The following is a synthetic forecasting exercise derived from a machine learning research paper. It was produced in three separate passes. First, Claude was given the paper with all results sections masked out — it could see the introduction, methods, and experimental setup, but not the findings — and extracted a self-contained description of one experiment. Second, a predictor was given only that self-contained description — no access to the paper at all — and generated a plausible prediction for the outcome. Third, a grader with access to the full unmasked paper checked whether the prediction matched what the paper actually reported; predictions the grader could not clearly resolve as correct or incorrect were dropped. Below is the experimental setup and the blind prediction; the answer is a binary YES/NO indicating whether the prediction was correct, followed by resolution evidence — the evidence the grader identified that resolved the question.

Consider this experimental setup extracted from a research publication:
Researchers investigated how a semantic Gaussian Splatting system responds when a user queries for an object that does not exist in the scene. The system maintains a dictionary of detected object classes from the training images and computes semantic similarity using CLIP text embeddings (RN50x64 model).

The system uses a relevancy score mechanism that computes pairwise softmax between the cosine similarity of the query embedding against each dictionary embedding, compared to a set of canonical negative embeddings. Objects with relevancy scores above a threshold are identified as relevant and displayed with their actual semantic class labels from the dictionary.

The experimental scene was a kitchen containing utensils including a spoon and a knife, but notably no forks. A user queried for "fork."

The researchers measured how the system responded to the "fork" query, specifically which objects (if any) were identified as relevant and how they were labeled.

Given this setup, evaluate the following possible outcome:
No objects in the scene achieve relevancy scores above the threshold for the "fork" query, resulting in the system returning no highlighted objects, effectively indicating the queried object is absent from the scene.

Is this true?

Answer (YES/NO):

════════════════════

■ Task to complete ■
Every line of the material is to be transcribed exactly.

■ Response to this exercise ■
The following is a synthetic forecasting exercise derived from a machine learning research paper. It was produced in three separate passes. First, Claude was given the paper with all results sections masked out — it could see the introduction, methods, and experimental setup, but not the findings — and extracted a self-contained description of one experiment. Second, a predictor was given only that self-contained description — no access to the paper at all — and generated a plausible prediction for the outcome. Third, a grader with access to the full unmasked paper checked whether the prediction matched what the paper actually reported; predictions the grader could not clearly resolve as correct or incorrect were dropped. Below is the experimental setup and the blind prediction; the answer is a binary YES/NO indicating whether the prediction was correct, followed by resolution evidence — the evidence the grader identified that resolved the question.

Consider this experimental setup extracted from a research publication:
Researchers investigated how a semantic Gaussian Splatting system responds when a user queries for an object that does not exist in the scene. The system maintains a dictionary of detected object classes from the training images and computes semantic similarity using CLIP text embeddings (RN50x64 model).

The system uses a relevancy score mechanism that computes pairwise softmax between the cosine similarity of the query embedding against each dictionary embedding, compared to a set of canonical negative embeddings. Objects with relevancy scores above a threshold are identified as relevant and displayed with their actual semantic class labels from the dictionary.

The experimental scene was a kitchen containing utensils including a spoon and a knife, but notably no forks. A user queried for "fork."

The researchers measured how the system responded to the "fork" query, specifically which objects (if any) were identified as relevant and how they were labeled.

Given this setup, evaluate the following possible outcome:
No objects in the scene achieve relevancy scores above the threshold for the "fork" query, resulting in the system returning no highlighted objects, effectively indicating the queried object is absent from the scene.

Is this true?

Answer (YES/NO):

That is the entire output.